I very much hope that the hon. and learned Gentleman will not merely stonewall in that very unsympathetic manner when he really has no case for doing so. Those who briefed him in this matter have not given him anything to say, and I hope he will say that he wants better briefing than that, and that if he does not get it he must accept the justice and cogency of the arguments from this side of the Committee.

The Solicitor-General

I am rather surprised that the right hon. and learned Gentleman should take up that attitude on this Amendment. As he knows perfectly well, this is really not the Amendment moved by his hon. Friend. The Amendment on the Order Paper is quite different owing to the drafting error. In dealing with the arguments which I advanced, the right hon. and learned Gentleman seemed to appreciate that there might be difficulty with a number of estimates, but the point which I stressed was that put by the hon. Member for Stechford (Mr. Jenkins), the desirability of there being finality in regard to this tax. I am advised that if a clear error were made in the computation of the tax that could be adjusted under Clause 54 (2). Therefore, I am very doubtful whether any complicated procedure of this sort is really necessary at all.

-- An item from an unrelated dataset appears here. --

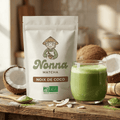 Matcha Noix de Coco 50g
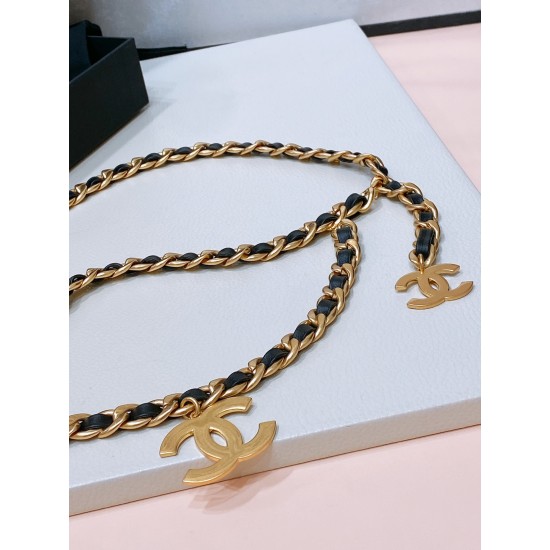 Chanel Belts
 Top Quality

However, I can tell the right hon. and learned Gentleman that we are not at all unsympathetic on this point, and that we certainly want to make this tax as fair and as equitable as it can be made. We have had very little opportunity to consider what is the real point behind the Amendment, because I am sure the right hon. and learned Gentleman will agree that it is not immediately apparent on reading the Amendment on the Order Paper. Therefore, I can say to the right hon. and learned Gentleman that although I cannot give him any assurance that we will make any Amendment—indeed, I doubt very much whether one is necessary in view of the powers in Clause 54 (2)—we will certainly consider the matter again between now and the Report stage now that we know what is at the back of the Amendment.

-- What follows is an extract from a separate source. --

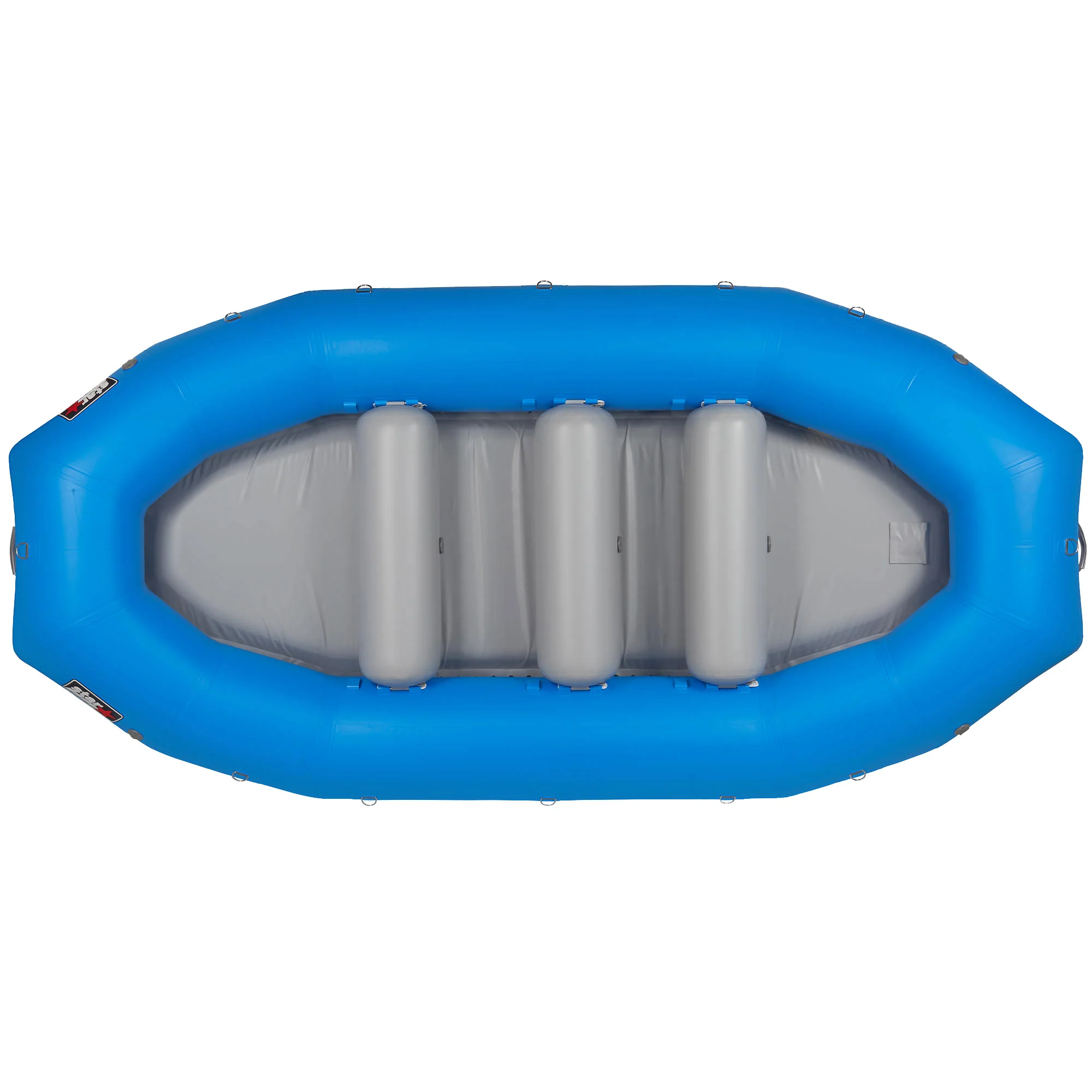 Star Inflatables Select Hurricane 14 Self-Bailing Raft (Closeout) - Image 6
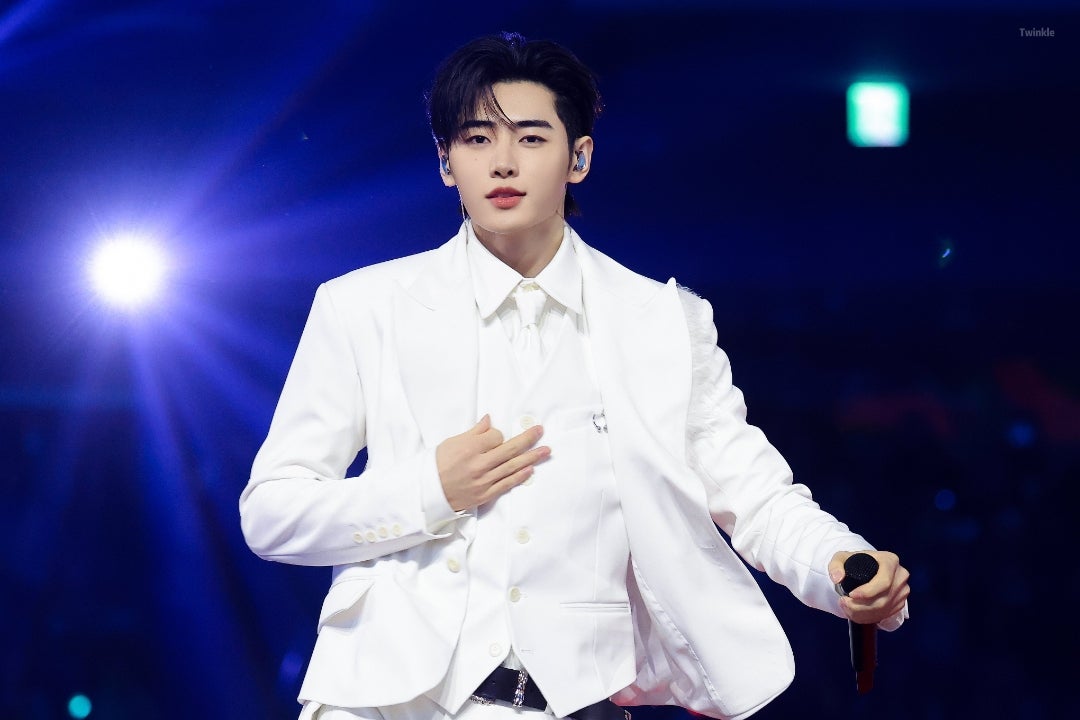 12/25 ENHYPEN ソンフン SBS歌謡大典 画像 | みいのブログ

Mr. Peter Roberts (Sheffield, Heeley)

I am glad that my hon. and learned Friend the Solicitor-General has said that he will look at this matter again, because he used one argument which I did not quite follow. He said that because representations had not been made to him by industry he felt that this Amendment should not be considered. I hope that argument will not be allowed to go unchallenged either on this Amendment or on any other.

Mr. Jenkins

The hon. and learned Solicitor-General complained that the Amendment on the Order Paper was rather different from that originally put forward, but his second speech was utterly different from his first speech, and I imagine that he had time for a little thought between the two. He began by saying that he himself was shocked at what he had said in his first speech. I do not know whether that is significant or not.

I am glad that the hon. Member for Heeley (Mr. P. Roberts)—although I do not often agree with him—emphasised the point about there being no pressure from mining interests. The Chancellor of the Exchequer was extremely annoyed the other day when he thought that somebody on this side of the Committee was accusing him of giving way to City pressure. He said that was absolute nonsense. Therefore, it is no good the hon. and learned Gentleman the Solicitor-General coming along and saying that this is not a serious point because there has been no pressure from mining interests.

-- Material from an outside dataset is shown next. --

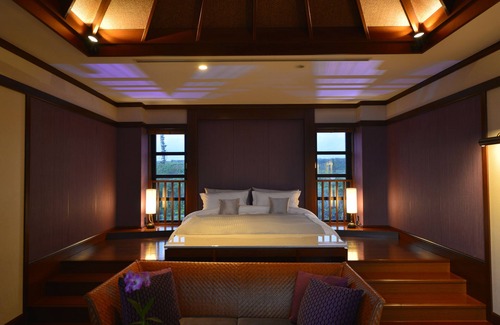 Arazato Hotel | Experience The Shigira: Eco-Friendly 4-Star Paradise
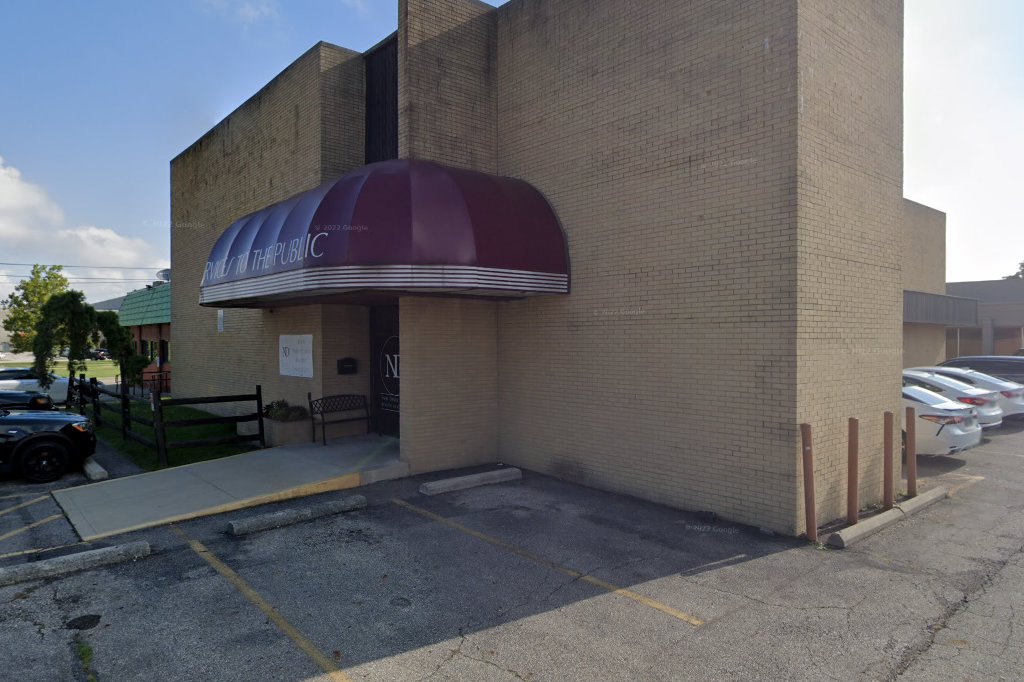 Ohio State School of Cosmetology & Experts Barber School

I am glad to know that he is now taking up a more sympathetic attitude, because he really did put forward a number of rather contradictory reasons for not accepting this Amendment. If I now understand him to say that because of the drafting error he wants more time to look at it, and that if the point is not covered by Clause 54 (2) he will put something down on the Report stage, I shall be satisfied.

5.0 p.m.

The Solicitor-General

I am not committing myself or the Government to putting anything down, but we shall look into it very carefully.

Mr. Jenkins

In that case I beg to ask leave to withdraw the Amendment.

Amendment, by leave, withdrawn.

Clause, as amended, ordered to stand part of the Bill.